Die Senatsverwaltung hatte dem Bezirk in der vorletzten Woche angedroht, die Planungen im Entwicklungsgebiet Mediaspree an sich zu ziehen, sollte geltendes Baurecht missachtet werden. Im Falle der O2 World eine überflüssige Drohung. Denn ausgerechnet hier scheiterten die Mediaspree-Gegner, die den nach dem erfolgreichen Bürgerentscheid im Sommer 2008 eingerichteten Sonderausschuss dazu nutzen wollten, die zulässige Bebauung auf dem Anschutz-Areal – mit einer Gesamtnutzfläche von 700.000 Quadratmeter – um ein Drittel zu kürzen. Die Bezirksverordneten-Versammlung hatte im Dezember erstmals einen Prüfauftrag dieses Gremiums mehrheitlich abgelehnt. Die Ablehnung sei „ein kleiner Schock“ gewesen, räumt der Aktivist ein. Der arbeitslose Architekt hofft nun ausgerechnet auf die Finanzkrise: „Es gibt doch aktuell gar keine Nachfrage nach weiteren Gebäuden, da werden Anpassungen unvermeidlich sein.“ Kein Mensch brauche die fünf Hochhäuser, die im Bebauungsplan vorgesehen sind.
Der grüne Bezirksbürgermeister Franz Schulz dagegen sieht die Diskussion um die weitere Bebauung des Anschutz-Areals nach dem BVV-Veto nunmehr als „beendet“. Natürlich gebe es vor allem junge Menschen, die sich weder mit der Halle noch mit dem, was in ihrem Inneren geboten werde, anfreunden könnten. „Aber mein Eindruck ist, dass ein Großteil der Bevölkerung die Halle inzwischen akzeptiert“, sagt der Bürgermeister.
Demo gegen Bierpreise
Während es im Umfeld der Arena noch reichlich Reibungspunkte gibt und der private Wachschutz unentbehrlich bleibt, um Graffiti und schlimmeren Vandalismus an der Halle zu verhindern, ist man auch im Inneren des Mikrokosmos O2 World nicht frei von Problemen.

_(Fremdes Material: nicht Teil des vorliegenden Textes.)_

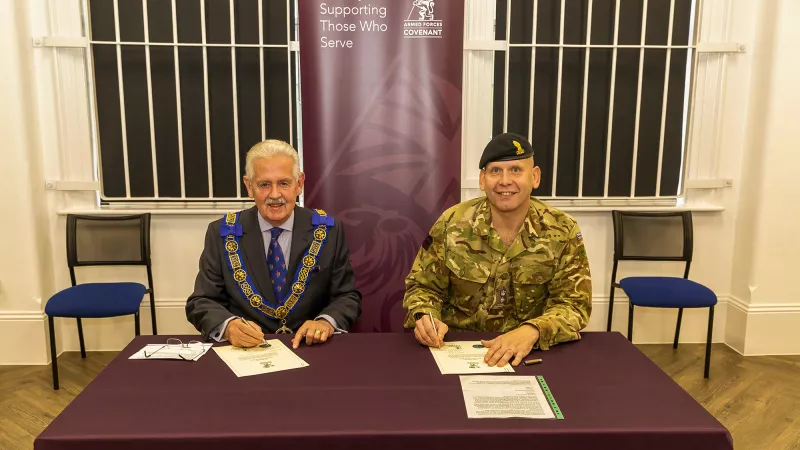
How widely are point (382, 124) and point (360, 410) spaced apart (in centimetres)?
186

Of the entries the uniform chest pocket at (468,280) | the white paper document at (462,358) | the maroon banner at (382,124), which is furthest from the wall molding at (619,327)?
the white paper document at (462,358)

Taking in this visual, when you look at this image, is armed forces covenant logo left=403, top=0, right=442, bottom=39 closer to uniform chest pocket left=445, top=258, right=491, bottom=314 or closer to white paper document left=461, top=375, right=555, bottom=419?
uniform chest pocket left=445, top=258, right=491, bottom=314

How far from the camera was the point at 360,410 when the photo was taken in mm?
1215

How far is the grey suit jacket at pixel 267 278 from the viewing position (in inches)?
78.1

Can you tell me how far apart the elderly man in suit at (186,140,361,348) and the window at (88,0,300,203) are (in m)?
1.57

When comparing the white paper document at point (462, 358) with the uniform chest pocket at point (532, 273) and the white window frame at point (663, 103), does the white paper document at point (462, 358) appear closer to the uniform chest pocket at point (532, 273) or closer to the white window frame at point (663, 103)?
the uniform chest pocket at point (532, 273)

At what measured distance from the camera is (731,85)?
3580 millimetres

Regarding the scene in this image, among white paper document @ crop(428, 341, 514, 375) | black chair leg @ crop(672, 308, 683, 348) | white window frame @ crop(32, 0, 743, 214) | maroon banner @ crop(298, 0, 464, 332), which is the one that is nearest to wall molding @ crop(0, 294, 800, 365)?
black chair leg @ crop(672, 308, 683, 348)

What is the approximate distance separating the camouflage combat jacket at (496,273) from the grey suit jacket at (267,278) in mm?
310

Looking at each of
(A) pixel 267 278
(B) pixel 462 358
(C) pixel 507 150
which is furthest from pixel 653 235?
(A) pixel 267 278

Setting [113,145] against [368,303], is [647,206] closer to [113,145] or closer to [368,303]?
[368,303]

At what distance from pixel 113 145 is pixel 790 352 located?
457 cm

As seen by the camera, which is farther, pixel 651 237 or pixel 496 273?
pixel 651 237

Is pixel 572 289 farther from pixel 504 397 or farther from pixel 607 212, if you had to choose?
pixel 607 212
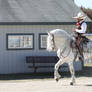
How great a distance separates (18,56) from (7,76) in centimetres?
150

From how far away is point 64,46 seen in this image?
50.0ft

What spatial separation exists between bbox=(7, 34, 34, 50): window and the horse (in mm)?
6222

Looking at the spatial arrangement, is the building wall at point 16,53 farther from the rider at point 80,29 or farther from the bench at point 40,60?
the rider at point 80,29

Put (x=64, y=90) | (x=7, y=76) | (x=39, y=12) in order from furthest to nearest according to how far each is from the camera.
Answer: (x=39, y=12), (x=7, y=76), (x=64, y=90)

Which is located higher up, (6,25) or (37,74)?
(6,25)

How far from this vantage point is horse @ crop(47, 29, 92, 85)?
587 inches

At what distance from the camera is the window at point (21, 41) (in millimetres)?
21250

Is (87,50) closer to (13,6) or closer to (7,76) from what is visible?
(7,76)

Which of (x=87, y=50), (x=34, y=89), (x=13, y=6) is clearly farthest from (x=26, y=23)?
(x=34, y=89)

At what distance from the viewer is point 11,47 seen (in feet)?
69.7

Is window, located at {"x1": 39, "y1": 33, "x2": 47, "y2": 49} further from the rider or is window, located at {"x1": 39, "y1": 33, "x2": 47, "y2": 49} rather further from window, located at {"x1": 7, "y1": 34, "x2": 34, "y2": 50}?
the rider

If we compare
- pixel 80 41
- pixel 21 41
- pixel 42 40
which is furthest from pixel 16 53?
pixel 80 41

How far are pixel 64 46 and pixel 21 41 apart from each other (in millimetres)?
6589

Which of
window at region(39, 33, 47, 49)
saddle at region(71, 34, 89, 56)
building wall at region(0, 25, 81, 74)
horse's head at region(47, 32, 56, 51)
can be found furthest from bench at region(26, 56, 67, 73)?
horse's head at region(47, 32, 56, 51)
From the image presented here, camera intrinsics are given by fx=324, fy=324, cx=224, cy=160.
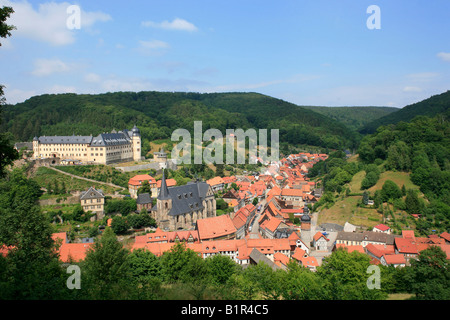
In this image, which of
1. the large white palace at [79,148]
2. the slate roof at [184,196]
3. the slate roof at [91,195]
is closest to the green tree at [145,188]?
the slate roof at [91,195]

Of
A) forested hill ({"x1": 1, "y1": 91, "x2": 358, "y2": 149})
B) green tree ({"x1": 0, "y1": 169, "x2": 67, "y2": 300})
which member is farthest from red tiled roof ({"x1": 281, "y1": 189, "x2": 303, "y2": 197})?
forested hill ({"x1": 1, "y1": 91, "x2": 358, "y2": 149})

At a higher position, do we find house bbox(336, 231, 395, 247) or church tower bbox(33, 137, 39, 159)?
church tower bbox(33, 137, 39, 159)

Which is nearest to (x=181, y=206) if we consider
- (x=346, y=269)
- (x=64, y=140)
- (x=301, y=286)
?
(x=346, y=269)

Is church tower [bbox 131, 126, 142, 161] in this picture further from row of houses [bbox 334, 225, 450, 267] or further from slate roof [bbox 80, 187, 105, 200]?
row of houses [bbox 334, 225, 450, 267]

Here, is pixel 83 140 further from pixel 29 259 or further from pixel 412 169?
pixel 412 169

Offen protestierten etwa die Fans gegen Qualität und Preise des Caterings in der Arena. Sogar einen Demonstrationszug hatte es gegeben. „Wenn man oft zu den Eisbären geht, belastet das den Etat schon sehr“, beklagt Ingo Schröter (46), der bereits frührer im Wellblechpalast Stammgast war. Immerhin ist der Verein den Fans entgegengekommen, sie können seit kurzem einen Verzehrbon im Wert von 60 Euro für 50 Euro erwerben. Viele besorgen sich jedoch lieber beim Kiosk auf der Warschauer Brücke ihr preiswertes Bier und treffen sich unter der Brücke schon mal zum kollektiven „Vortrinken“.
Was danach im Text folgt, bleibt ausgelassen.